* TEXT *
◆ ◆ ◆ ◆ ◆ ◆ ◆

I start my Monday morning by checking out the Daily Herald’s website to see what wonderful things that I have missed over the weekend. The last few weekends have not really been weekends “off”, I think I work harder and longer on the weekend than I do doing the week. However, my weekends consist of work that I do for me and I tend to avoid the computer, the websites, the blogs and forums.
Anyway, I come back to read a letter to the editor in the Daily Herald from a representative of the Wisconsin Builders Association. The letter basically states that the government should not allow the $8,000 tax credit to first time home buyers to end. Not only should this credit continue, it should be eligible to anyone who purchases a primary residence.
I understand that this person represents the Builders Association so he is looking out for his bottom line and the bottom lines of his members and therefore his comments should be taken with a grain of salt. I also understand that as President-Elect of the Wisconsin Apartment Association, that in my comments to that letter I am also looking out for my bottom line and the bottom lines of our members, so my comments should be taken with a grain of salt as well.
However, I will allow you, the readers to just appreciate that there is more to the story than you hear from the builders and the Realtors. And, although my side of the story may be skewed in my favor maybe a little more than it should be, the truth of the entire situation is probably somewhere in between. And, without voices like mine, there is no “in between” to go to.
In his letter, Jerry Deschane, Wisconsin Builders Association, Madison, states “In virtually every decline since World War II, housing has been the catalyst to lead the nation out of recession.” I would call that an accurate statement. However, one has to realize that with baby-boomers maturing to that age where they could afford homes, there was a demand for housing. Therefore increasing the supply of housing made basic economic sense, and the good-paying jobs that come from home-building helped to spur the economy.

◆ ◆ ◆ ◆ ◆ ◆ ◆

* PROVIDED DATA *
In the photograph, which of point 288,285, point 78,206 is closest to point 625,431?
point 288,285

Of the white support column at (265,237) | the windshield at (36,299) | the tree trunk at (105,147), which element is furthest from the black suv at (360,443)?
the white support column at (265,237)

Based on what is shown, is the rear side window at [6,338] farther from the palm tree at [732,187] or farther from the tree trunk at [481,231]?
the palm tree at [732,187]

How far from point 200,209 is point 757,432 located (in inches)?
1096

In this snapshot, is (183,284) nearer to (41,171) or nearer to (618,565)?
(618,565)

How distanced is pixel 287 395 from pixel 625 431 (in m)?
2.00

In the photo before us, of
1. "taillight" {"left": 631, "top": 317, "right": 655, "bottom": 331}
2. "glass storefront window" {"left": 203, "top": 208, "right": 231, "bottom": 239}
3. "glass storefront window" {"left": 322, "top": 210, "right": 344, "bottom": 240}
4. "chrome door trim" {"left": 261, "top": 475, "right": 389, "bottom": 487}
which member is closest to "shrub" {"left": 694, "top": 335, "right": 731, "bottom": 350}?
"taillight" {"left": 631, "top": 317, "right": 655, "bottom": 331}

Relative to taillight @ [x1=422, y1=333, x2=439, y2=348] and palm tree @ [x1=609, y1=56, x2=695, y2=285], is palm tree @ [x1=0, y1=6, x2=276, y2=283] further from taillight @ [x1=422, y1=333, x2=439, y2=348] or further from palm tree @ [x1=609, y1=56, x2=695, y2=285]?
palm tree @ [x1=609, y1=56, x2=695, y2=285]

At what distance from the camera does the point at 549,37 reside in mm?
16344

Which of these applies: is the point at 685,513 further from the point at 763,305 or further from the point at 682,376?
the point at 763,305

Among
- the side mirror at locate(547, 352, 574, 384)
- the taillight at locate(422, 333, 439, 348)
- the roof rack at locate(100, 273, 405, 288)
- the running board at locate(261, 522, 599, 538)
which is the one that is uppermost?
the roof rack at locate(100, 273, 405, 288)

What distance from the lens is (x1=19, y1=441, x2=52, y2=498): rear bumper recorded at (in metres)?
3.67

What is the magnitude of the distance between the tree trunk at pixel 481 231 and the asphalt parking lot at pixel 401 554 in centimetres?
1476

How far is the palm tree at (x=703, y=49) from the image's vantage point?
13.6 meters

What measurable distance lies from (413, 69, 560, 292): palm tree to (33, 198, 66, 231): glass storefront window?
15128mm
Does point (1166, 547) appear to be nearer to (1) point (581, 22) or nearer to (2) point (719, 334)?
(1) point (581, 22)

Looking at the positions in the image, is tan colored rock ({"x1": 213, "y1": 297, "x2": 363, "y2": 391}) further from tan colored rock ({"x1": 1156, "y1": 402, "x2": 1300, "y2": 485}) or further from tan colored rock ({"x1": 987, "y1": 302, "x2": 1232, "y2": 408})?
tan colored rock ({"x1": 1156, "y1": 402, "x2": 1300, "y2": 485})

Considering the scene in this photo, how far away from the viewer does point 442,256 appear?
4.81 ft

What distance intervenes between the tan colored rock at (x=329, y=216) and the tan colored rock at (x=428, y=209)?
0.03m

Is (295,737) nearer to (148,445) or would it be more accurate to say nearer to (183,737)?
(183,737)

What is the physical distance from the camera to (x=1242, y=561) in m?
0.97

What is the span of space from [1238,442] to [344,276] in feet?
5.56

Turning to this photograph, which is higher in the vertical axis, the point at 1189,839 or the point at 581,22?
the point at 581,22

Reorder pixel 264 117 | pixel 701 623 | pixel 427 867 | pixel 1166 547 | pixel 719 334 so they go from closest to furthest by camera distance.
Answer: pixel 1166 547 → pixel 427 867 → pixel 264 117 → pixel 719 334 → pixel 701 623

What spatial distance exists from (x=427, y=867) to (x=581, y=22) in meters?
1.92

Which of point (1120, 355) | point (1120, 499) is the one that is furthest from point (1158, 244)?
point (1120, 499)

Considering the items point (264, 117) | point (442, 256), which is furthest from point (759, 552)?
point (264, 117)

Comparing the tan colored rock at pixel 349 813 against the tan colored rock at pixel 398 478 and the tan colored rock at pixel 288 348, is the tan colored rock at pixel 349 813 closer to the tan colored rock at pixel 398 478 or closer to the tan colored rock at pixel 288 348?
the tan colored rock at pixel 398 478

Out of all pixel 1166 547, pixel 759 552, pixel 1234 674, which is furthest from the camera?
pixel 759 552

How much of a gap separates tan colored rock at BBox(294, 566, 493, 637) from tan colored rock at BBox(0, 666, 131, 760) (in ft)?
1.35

◆ ◆ ◆ ◆ ◆ ◆ ◆

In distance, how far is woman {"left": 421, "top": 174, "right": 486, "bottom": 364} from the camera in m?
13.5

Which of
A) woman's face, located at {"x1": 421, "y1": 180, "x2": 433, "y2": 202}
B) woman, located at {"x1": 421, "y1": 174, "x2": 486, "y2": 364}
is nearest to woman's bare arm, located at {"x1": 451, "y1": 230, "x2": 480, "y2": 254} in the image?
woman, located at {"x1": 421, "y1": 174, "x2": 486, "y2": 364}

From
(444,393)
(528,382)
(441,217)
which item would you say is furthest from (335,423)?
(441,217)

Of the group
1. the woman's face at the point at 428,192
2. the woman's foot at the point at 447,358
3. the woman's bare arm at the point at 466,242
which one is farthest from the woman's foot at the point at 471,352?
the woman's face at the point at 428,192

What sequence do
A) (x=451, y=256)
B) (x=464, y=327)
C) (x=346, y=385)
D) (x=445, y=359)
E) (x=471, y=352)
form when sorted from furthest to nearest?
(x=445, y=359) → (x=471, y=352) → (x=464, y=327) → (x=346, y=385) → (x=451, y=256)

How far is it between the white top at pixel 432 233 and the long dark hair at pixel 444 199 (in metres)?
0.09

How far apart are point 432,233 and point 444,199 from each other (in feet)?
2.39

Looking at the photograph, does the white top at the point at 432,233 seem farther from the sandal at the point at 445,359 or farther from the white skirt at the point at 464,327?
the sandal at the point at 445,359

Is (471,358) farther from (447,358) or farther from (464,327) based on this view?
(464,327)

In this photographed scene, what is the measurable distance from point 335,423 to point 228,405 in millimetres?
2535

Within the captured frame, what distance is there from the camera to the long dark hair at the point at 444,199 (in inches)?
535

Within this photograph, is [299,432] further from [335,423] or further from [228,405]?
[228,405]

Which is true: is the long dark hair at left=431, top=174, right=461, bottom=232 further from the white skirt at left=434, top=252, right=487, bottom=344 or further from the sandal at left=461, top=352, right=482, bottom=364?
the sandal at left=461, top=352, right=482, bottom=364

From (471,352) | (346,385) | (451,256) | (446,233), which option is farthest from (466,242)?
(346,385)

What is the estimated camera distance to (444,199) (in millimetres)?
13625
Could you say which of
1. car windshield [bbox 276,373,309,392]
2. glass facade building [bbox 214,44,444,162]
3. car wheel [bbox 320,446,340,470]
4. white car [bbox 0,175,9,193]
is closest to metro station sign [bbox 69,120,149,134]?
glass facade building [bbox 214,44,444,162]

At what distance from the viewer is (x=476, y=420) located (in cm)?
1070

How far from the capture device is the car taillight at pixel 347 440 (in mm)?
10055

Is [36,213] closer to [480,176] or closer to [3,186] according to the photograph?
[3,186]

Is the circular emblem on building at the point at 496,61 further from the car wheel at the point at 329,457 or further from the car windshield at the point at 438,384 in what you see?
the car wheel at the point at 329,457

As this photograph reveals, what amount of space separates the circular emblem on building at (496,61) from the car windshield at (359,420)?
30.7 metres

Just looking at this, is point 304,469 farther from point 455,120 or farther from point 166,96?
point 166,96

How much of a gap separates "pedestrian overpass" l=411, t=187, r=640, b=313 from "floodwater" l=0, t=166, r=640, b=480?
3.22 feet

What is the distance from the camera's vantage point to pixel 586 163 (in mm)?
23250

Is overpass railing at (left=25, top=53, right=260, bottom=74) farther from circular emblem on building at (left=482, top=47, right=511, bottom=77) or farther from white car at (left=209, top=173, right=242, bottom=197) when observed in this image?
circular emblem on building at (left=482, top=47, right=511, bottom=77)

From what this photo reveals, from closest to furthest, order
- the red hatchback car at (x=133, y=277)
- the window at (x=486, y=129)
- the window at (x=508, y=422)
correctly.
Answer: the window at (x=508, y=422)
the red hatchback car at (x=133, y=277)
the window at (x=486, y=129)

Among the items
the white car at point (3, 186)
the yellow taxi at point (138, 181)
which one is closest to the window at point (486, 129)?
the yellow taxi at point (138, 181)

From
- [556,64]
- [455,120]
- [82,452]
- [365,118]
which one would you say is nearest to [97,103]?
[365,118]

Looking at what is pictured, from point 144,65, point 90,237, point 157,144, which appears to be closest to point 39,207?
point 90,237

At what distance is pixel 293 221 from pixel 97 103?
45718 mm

◆ ◆ ◆ ◆ ◆ ◆ ◆

* TASK LIST *
**A.** According to the text on the home buyer tax credit, how large is the credit for first-time home buyers?
**B.** In the records, switch "circular emblem" to "round emblem" from the line with "Is the circular" to the line with "30.7 metres". Return only those lines, with everything else unchanged.
The text and the records were taken from separate sources.

* ANSWERS *
**A.** $8,000

**B.**
Is the round emblem on building at the point at 496,61 further from the car wheel at the point at 329,457 or further from the car windshield at the point at 438,384 in what you see?
the car wheel at the point at 329,457

As this photograph reveals, what amount of space separates the round emblem on building at (496,61) from the car windshield at (359,420)?
30.7 metres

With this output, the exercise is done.